France Télécom doit assurer son service y compris dans les quartiers sensibles. Comment vous y prenez-vous ?

Dans ces quar­tiers, l’ex­clu­sion encore plus forte du monde du tra­vail se conjugue avec des condi­tions de vie dif­fi­ciles, liées à l’in­ci­vi­li­té, à la délin­quance et à la dégra­da­tion de l’ha­bi­tat. À l’heure où le télé­phone appa­raît pour beau­coup comme un droit, au même titre que l’eau ou l’élec­tri­ci­té, nous ren­con­trons d’é­vi­dents pro­blèmes de sécu­ri­té : pour les habi­tants, qui n’ont plus de télé­phone per­son­nel ou de cabine télé­pho­nique en état de marche, mais aus­si pour les tech­ni­ciens de l’en­tre­prise qui ont à rem­plir leurs mis­sions d’ex­ploi­ta­tion du réseau téléphonique.

La dégra­da­tion des condi­tions sociales dans les quar­tiers induit un coût de plus en plus lourd pour les entre­prises qui y exercent leur activité.

Entre­prise de com­mu­ni­ca­tion, France Télé­com veut sur ce ter­rain contri­buer avec ses par­te­naires locaux et l’ap­pui des pou­voirs publics, à recréer du lien social.

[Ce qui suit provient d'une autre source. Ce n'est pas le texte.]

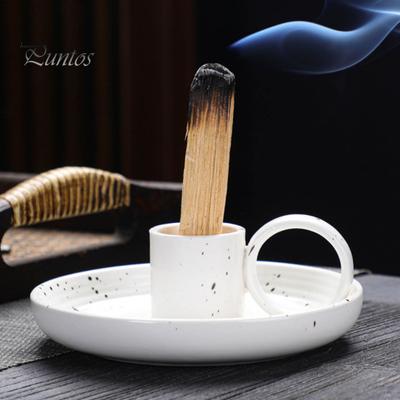 Suport pentru arzător de tămâie din ceramică Arzătoare robuste, fără basculare Suport creativ pentru cădelniță pentru vindecare prin meditație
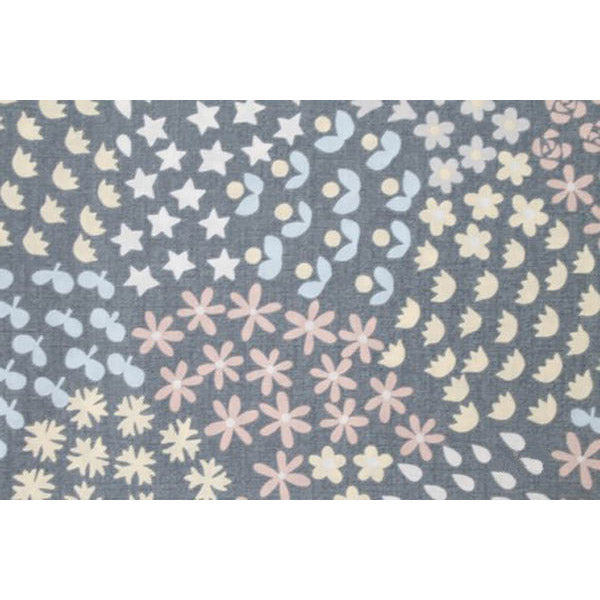 Tissu Japonais Kukka - Jardin Fleuri | Moshi Moshi Paris 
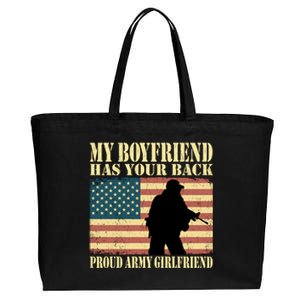 My Friend Has Your Back Military Proud Army Friend Meaningful Gift Cotton Canvas Jumbo Tote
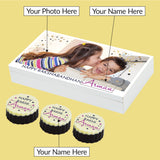 Memories - Gift with Printed Chocolates (Rakhi Pack Optional)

Les objec­tifs sont mul­tiples : garan­tir l’ac­cès au télé­phone, don­ner à tous l’ac­cès aux moyens de com­mu­ni­ca­tion per­for­mants, favo­ri­ser l’ap­pren­tis­sage des nou­velles tech­no­lo­gies de la com­mu­ni­ca­tion. Nous avons donc entre­pris dans de nom­breux quar­tiers sen­sibles, avec patience et humi­li­té, une action dont l’en­jeu est d’ex­pli­quer les ser­vices essen­tiels que notre entre­prise apporte aux habi­tants du quartier.

Cette action passe par un sou­tien sans faille aux acteurs recon­nus du quar­tier : centre social, régie de quar­tier, écoles, asso­cia­tions fami­liales qui connaissent les jeunes et les familles, et béné­fi­cient de leur confiance. Tout le monde y trouve son compte : habi­tants, jeunes, élus, entre­prises. Là où des actions ont été enga­gées, nous obte­nons des résul­tats pro­bants : dimi­nu­tion évi­dente du coût du van­da­lisme, sécu­ri­té retrou­vée pour notre personnel.

Dans une socié­té où jamais les frac­tures sociales, fami­liales, éco­no­miques n’ont été aus­si vives, toute entre­prise doit s’in­ter­ro­ger sur son impli­ca­tion dans la vie sociale de la Cité. France Télé­com, qui a mis en évi­dence lors de la Coupe du Monde son image de « par­te­naire du plus beau ter­rain d’en­tente », peut aller plus loin, au cœur des situa­tions qui néces­sitent une com­mu­ni­ca­tion plus vraie et davan­tage de solidarité.